This is an excerpt from the bestselling book
Oracle Grid & Real Application Clusters. To get immediate
access to the code depot of working RAC scripts, buy it
directly from the publisher and save more than 30%.
Most of the events reported in
the dynamic performance views or in a STATSPACK report that show a
high total time are actually normal. However, if monitored response
times increase and the STATSPACK report shows a high proportion of
wait time for cluster accesses, the cause of these waits needs to be
determined. STATSPACK reports provide a breakdown of the wait
events, with the five highest values sorted by percentages. The
following specific RAC-related events should be monitored:
* global cache open s: A block
* global cache open x: A block
was selected for IUD.
* global cache null to s: A
block was transferred for SELECT.
* global cache null to x: A
block was transferred for IUD.
* global cache cr request: A
block was requested transferred for consistent read purposes.
* Global Cache Service
Utilization for Logical Reads.
The following sections will
provide more information on these events to help show why they are
important to monitor.
The global cache open s and
global cache open x Events
The initial access of a
particular data block by an instance generates these events. The
duration of the wait should be short, and the completion of the wait
is most likely followed by a read from disk. This wait is a result
of the blocks that are being requested and not being cached in any
instance in the cluster database. This necessitates a disk read.
When these events are associated
with high totals or high per-transaction wait times, it is likely
that data blocks are not cached in the local instance and that the
blocks cannot be obtained from another instance, which results in a
disk read. At the same time, suboptimal buffer cache hit ratios may
also be observed. Unfortunately, other than preloading heavily used
tables into the buffer caches, there is little that can be done
about this type of wait event.
The global cache null to s
and global cache null to x Events
These events are generated by
inter-instance block ping across the network. Inter-instance block
ping is when two instances exchange the same block back and forth.
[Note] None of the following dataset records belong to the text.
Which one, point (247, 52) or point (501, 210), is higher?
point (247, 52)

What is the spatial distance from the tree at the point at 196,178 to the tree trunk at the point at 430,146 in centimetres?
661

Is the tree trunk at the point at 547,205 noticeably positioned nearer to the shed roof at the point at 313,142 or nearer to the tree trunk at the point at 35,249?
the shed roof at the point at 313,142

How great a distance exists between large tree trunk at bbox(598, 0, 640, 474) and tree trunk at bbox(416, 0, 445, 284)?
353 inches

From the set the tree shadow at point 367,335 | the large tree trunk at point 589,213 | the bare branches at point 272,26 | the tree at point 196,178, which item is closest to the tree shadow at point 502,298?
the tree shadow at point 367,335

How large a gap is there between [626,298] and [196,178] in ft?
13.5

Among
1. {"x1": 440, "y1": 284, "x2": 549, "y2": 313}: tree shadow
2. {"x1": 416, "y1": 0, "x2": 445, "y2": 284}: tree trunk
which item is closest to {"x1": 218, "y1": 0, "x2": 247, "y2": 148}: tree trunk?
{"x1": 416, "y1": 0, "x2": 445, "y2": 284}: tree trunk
Processes waiting for global cache null to s events are waiting for
a block to be transferred from the instance that last changed it.
When one instance repeatedly requests cached data blocks from the
other RAC instances, these events consume a greater proportion of
the total wait time. The only method for reducing these events is to
reduce the number of rows per block to eliminate the need for block
swapping between two instances in the RAC cluster.
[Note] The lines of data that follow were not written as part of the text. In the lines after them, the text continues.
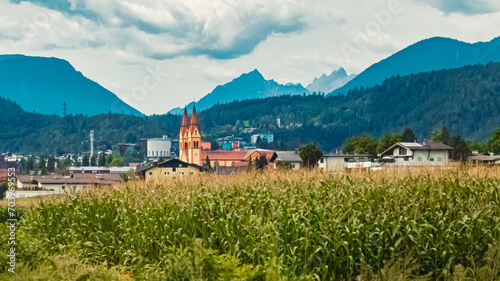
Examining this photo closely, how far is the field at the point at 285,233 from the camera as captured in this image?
704 cm

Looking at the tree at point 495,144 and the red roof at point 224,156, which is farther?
the red roof at point 224,156

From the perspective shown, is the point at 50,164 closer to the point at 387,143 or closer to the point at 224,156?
the point at 224,156

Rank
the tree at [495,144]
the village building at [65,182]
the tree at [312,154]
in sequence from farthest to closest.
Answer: the tree at [495,144] → the tree at [312,154] → the village building at [65,182]

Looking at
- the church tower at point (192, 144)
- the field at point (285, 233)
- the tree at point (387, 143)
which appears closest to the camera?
the field at point (285, 233)

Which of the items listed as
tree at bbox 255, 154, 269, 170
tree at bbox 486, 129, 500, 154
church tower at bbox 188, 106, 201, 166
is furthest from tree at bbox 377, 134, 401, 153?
church tower at bbox 188, 106, 201, 166

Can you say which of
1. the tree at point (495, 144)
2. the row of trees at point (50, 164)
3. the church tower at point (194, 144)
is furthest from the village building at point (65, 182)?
the church tower at point (194, 144)

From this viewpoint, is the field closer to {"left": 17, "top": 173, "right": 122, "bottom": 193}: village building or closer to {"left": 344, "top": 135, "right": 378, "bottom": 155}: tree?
{"left": 17, "top": 173, "right": 122, "bottom": 193}: village building

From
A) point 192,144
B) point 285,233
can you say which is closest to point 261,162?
point 192,144

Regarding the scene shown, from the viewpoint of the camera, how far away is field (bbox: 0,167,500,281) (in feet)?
23.1

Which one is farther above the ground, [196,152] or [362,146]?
[196,152]

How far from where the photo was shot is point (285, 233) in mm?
7762

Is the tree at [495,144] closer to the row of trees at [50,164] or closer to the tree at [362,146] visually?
the tree at [362,146]

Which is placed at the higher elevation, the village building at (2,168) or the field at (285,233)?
the village building at (2,168)

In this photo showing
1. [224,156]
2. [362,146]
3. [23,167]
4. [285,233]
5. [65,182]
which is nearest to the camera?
[285,233]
The global cache cr request
This event is generated when an
instance has requested a consistent read data block and the block to
be transferred had not arrived at the requesting instance. Other
than examining the cluster interconnects for possible problems,
there is nothing that can be done about this event other than to
modify objects to reduce the possibility of contention.
Global Cache Service Times
When global cache waits
constitute a large proportion of the wait time, as listed on the
first page of the STATSPACK or AWRRPT report, and if response time
or throughput does not conform to service level requirements, the
Global Cache Service workload characteristics on the cluster
statistics page of the STATSPACK or AWRRPT reports should be
examined. The STATSPACK or AWRRPT reports should be taken during
heavy RAC workloads.
If the STATSPACK report shows
that the average GCS time per request is high, it is the result of
one of the following:
* Contention for blocks.
* System loads.
* Network issues.
The operating system logs and
operating system statistics are used to indicate whether a network
link is congested. A network link can be congested if:
* Packets are being routed
through the public network instead of the private interconnect.
* The sizes of the run queues
If CPU usage is maxed out and
processes are queuing for the CPU, the priority of the GCS processes
(LMSn) can be raised over other processes to lower GCS times. The
load on the server can also be alleviated by reducing the number of
processes on the database server, increasing capacity by adding CPUs
to the server, or adding nodes to the cluster database.